──────── Data section

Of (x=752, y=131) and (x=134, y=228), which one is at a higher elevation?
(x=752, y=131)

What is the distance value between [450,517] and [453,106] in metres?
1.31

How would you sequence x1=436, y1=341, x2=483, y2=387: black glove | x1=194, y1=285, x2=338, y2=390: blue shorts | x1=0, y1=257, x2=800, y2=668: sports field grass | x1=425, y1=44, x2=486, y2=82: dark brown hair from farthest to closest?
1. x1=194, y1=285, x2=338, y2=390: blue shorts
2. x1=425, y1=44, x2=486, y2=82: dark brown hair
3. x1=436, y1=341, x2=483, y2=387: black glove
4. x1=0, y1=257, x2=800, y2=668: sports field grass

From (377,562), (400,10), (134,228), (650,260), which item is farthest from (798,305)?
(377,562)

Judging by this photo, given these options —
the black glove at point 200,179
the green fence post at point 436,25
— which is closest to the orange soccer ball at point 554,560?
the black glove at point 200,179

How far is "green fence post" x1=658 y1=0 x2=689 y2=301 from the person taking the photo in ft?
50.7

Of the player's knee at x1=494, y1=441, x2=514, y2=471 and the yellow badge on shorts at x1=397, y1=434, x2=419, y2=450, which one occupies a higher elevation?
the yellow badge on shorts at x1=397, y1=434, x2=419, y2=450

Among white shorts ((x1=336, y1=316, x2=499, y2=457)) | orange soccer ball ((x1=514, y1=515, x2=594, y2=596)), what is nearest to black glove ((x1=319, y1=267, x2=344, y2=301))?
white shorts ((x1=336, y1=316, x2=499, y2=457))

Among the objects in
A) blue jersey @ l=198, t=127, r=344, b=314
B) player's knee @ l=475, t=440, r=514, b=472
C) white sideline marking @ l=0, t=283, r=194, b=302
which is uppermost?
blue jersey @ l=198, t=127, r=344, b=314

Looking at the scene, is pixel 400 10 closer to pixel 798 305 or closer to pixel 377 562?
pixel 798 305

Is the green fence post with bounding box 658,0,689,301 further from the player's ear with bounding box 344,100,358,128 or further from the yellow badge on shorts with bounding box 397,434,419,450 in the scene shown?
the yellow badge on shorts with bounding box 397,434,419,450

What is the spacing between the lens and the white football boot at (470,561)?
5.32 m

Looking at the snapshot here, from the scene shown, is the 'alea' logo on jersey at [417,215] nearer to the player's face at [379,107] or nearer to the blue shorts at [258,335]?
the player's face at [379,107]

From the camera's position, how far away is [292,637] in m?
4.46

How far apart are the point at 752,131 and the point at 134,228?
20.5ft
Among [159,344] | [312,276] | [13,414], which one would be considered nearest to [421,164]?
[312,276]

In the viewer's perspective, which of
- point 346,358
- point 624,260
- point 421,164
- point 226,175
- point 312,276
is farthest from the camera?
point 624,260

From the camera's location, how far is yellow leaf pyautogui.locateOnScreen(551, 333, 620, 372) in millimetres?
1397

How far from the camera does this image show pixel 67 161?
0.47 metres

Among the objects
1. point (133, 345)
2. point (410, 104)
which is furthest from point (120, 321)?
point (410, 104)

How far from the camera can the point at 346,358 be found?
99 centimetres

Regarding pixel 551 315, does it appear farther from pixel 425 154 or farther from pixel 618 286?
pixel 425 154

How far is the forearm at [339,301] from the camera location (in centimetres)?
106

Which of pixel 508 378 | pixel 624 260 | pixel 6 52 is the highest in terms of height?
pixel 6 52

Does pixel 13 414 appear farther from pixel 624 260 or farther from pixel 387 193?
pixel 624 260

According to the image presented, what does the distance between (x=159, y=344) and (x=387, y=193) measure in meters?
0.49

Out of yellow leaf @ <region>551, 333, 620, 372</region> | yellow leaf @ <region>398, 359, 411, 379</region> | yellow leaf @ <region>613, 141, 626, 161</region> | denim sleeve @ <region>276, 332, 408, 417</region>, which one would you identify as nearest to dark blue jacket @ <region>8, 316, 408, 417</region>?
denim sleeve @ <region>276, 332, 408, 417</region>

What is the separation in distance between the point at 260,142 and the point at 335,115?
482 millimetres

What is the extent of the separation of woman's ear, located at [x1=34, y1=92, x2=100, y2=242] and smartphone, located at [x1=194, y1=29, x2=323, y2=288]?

────────────────

■ **Directions for this task**
Switch every "yellow leaf" to "orange leaf" in the part of the records that opens with the line containing "Regarding pixel 551" and runs through the end of the records. Give that part again with everything else unchanged.

■ **Full solution**
Regarding pixel 551 315, does it appear farther from pixel 425 154 or farther from pixel 618 286?
pixel 425 154

How far is the forearm at [339,301] from the camera location (in centimetres)?
106

Which of pixel 508 378 | pixel 624 260 | pixel 6 52 is the highest in terms of height?
pixel 6 52

Does pixel 13 414 appear farther from pixel 624 260 or farther from pixel 387 193?
pixel 624 260

According to the image presented, what does the distance between (x=159, y=344) and (x=387, y=193) measure in meters?
0.49

Out of orange leaf @ <region>551, 333, 620, 372</region> | orange leaf @ <region>398, 359, 411, 379</region> | orange leaf @ <region>613, 141, 626, 161</region> | denim sleeve @ <region>276, 332, 408, 417</region>, which one would you identify as nearest to dark blue jacket @ <region>8, 316, 408, 417</region>?
denim sleeve @ <region>276, 332, 408, 417</region>

What is the separation in distance between the point at 260,142 and the point at 335,115?
482 millimetres

What is the extent of the separation of woman's ear, located at [x1=34, y1=92, x2=100, y2=242] and smartphone, located at [x1=194, y1=29, x2=323, y2=288]?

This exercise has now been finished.